The House and Senate Republicans have passed similar versions of their tax bill, and neither chamber is allowing any climate policy to move forward.

So what’s making Republican Party leaders reject the expert consensus on these incredibly important issues?

Unwavering faith in the face of contradictory facts

Sometimes tax cuts make sense; for example, when trying to stimulate a depressed economy, or when operating with a budget surplus. Neither is currently the case. This message from the president:

Unemployment is down to 4.1%, lowest in 17 years. 1.5 million new jobs created since I took office. Highest stock Market ever, up $5.4 trill

Is incompatible with Senator Lindsey Graham saying “the economy needs a tax cut.” The tax cut plan, which by design will increase the US national debt by $1.5tn, is also incompatible with Republican opposition to increased deficits. Just last year the Republican National Committee was warning of “an unsustainable path toward crippling debt.”

Economists also agree that we should be paying down the debt when the economy is going strong. When the next recession inevitably strikes, governments need monetary flexibility to respond. That’s when it makes sense to run a deficit (for example, see the 2009 stimulus package, which helped pull the US out of the Great Recession and cost less than the Republican tax plan).

These Republican economic contradictions make no sense, but they’re familiar to those of us who follow climate change news. The only consistency in climate denial is in its contradictions – deniers claim global warming isn’t happening, but it’s a natural ocean cycle, and caused by the sun, and galactic cosmic rays, and Jupiter’s orbital cycles, and it’s really just a Chinese hoax, and in any case it’s not bad.

On taxes, the Republican argument is cuts pay for themselves by stimulating economic growth and creating jobs.

But the economic literature is far from clear about whether tax cuts necessarily spur economic growth at all, let alone enough to pay for themselves. Moreover, corporate CEOs have repeatedly said that the Republican tax plan won’t spur investment or job creation – instead they’ll mostly pass the gains to their wealthy shareholders. There was an embarrassing video clip when Trump economic adviser Gary Cohn was confronted with this inconvenient truth:

When presented with the nonpartisan congressional Joint Committee on Taxation analysis concluding the bill would increase the national debt by over $1tn even when accounting for associated economic growth, Republicans immediately rejected the results.

As Nobel-winning economist Joseph Stiglitz said, “Either it’s a religious belief, a belief where no amount of evidence would change that, or they are using the argument cynically and they just want more money for themselves.” He was talking about trickle-down economics, but just as easily could have been describing climate denial.

**Data extract**.
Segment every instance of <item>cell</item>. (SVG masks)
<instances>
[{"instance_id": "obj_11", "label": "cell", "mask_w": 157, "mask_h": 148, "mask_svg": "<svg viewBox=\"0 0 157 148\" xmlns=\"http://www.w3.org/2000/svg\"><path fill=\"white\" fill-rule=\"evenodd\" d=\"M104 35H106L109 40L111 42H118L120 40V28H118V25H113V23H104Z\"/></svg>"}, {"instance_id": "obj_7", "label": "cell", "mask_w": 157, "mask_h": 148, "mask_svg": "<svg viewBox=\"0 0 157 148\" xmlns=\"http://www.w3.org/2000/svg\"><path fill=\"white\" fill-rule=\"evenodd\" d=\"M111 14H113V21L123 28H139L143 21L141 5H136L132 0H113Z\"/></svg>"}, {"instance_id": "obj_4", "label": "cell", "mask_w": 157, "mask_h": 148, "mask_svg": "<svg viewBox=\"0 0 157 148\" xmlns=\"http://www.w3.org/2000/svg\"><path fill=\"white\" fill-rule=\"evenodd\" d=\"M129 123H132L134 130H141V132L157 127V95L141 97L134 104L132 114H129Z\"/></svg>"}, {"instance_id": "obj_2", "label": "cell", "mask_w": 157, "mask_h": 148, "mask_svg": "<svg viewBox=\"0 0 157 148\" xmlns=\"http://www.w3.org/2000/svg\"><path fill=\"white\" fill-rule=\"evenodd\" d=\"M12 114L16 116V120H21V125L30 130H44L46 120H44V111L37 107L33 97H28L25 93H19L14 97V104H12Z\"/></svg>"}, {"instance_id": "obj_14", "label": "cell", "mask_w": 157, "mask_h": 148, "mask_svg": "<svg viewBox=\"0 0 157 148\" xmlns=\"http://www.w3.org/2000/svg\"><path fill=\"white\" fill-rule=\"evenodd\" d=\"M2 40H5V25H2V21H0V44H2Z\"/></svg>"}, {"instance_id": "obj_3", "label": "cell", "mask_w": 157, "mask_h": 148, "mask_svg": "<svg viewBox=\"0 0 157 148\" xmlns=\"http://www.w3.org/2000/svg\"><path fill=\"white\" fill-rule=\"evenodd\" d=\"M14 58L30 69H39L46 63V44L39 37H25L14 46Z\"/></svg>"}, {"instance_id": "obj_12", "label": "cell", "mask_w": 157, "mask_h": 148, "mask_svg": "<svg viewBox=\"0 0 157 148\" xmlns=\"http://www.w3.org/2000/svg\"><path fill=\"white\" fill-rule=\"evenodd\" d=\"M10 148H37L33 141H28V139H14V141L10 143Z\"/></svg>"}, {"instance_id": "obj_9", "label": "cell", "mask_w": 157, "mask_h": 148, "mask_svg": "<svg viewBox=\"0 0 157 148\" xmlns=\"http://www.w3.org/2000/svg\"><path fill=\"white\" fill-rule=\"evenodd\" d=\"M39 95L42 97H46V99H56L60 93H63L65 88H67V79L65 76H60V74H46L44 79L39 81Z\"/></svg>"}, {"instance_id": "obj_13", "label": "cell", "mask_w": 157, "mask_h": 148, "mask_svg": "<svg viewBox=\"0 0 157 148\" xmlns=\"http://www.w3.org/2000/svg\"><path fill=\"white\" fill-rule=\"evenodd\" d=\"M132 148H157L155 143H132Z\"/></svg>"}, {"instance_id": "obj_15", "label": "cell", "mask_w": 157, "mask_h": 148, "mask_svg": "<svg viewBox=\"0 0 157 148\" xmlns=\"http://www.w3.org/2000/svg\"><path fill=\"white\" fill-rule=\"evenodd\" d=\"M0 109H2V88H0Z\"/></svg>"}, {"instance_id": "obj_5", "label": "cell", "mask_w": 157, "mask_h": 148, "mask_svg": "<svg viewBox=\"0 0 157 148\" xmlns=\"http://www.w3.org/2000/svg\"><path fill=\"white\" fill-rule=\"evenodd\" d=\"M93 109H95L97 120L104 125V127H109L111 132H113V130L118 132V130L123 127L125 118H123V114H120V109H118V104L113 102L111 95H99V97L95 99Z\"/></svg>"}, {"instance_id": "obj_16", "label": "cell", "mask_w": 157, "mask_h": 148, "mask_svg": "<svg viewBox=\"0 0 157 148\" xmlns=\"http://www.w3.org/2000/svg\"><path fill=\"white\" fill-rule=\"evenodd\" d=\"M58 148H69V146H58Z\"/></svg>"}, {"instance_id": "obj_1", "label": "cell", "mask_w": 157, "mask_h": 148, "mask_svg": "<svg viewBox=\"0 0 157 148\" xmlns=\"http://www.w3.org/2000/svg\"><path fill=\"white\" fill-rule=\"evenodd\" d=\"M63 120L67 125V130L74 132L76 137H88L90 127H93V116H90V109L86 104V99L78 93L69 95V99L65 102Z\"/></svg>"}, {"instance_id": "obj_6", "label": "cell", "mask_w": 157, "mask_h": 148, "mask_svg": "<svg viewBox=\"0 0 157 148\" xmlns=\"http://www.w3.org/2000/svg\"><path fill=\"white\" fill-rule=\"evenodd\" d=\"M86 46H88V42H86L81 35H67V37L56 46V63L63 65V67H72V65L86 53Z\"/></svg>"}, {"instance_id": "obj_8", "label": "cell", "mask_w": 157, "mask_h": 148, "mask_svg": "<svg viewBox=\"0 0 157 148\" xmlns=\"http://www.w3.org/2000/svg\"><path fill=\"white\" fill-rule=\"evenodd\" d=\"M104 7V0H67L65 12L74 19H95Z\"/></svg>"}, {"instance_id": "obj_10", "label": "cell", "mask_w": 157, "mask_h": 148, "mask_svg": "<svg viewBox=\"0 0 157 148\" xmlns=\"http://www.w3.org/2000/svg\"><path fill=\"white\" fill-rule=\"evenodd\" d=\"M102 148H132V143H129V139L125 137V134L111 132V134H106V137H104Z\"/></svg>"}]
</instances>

**What to do**.
1) According to the article on the Republican tax bill, by how much will the tax cut plan increase the US national debt by design?
2) Continue the article on the Republican tax bill from its last sentence.
The listing has nothing to do with the article on the Republican tax bill.

**The responses**.
1) By $1.5tn.

2)
A growing disdain for nerds

I’m old enough to remember when the GOP considered itself the party of intellectuals, back in the days when Republicans invented the concept of pollution cap and trade systems, for example. It wasn’t long ago that party leaders like Newt Gingrich and 2008 GOP presidential candidate John McCain were calling for the party to support climate policies.

Starting with the brief rise of the Tea Party in 2010, that all changed, and the intellectual rot of the GOP has accelerated under President Trump. In a July 2017 Pew poll, just 36% of Republicans said colleges and universities have a positive impact on America, and a stunning 58% said they have a negative effect.

Similarly, in an August 2017 Gallup poll, just 33% of Republicans expressed confidence in higher education. Worst of all, the Republican tax bill even penalizes American graduate students.

Eating away at the GOP intellectual core: Fox News

A 2012 survey found that Americans who only watch Fox News are less informed than Americans who watch no news at all. At the time, 55% of Americans including 75% of Republicans reported watching Fox News. The network is powerful – a recent study found that Fox News might have enough influence to tip American elections – and on the whole it prioritizes ideological messaging over factual accuracy.

Trump’s attacks on the so-called “fake news” media have further eroded Republicans’ trust of news sources that lack a conservative bias. As David Roberts wrote for Vox:

The US is experiencing a deep epistemic breach, a split not just in what we value or want, but in who we trust, how we come to know things, and what we believe we know — what we believe exists, is true, has happened and is happening … the right has created its own parallel set of institutions, most notably its own media ecosystem … “conservative media is more partisan and more insular than the left.”

Truth papered over by lies

Because so many conservatives rely on right-wing media sources for their news, it’s easy to misinform them through a constant stream of lies.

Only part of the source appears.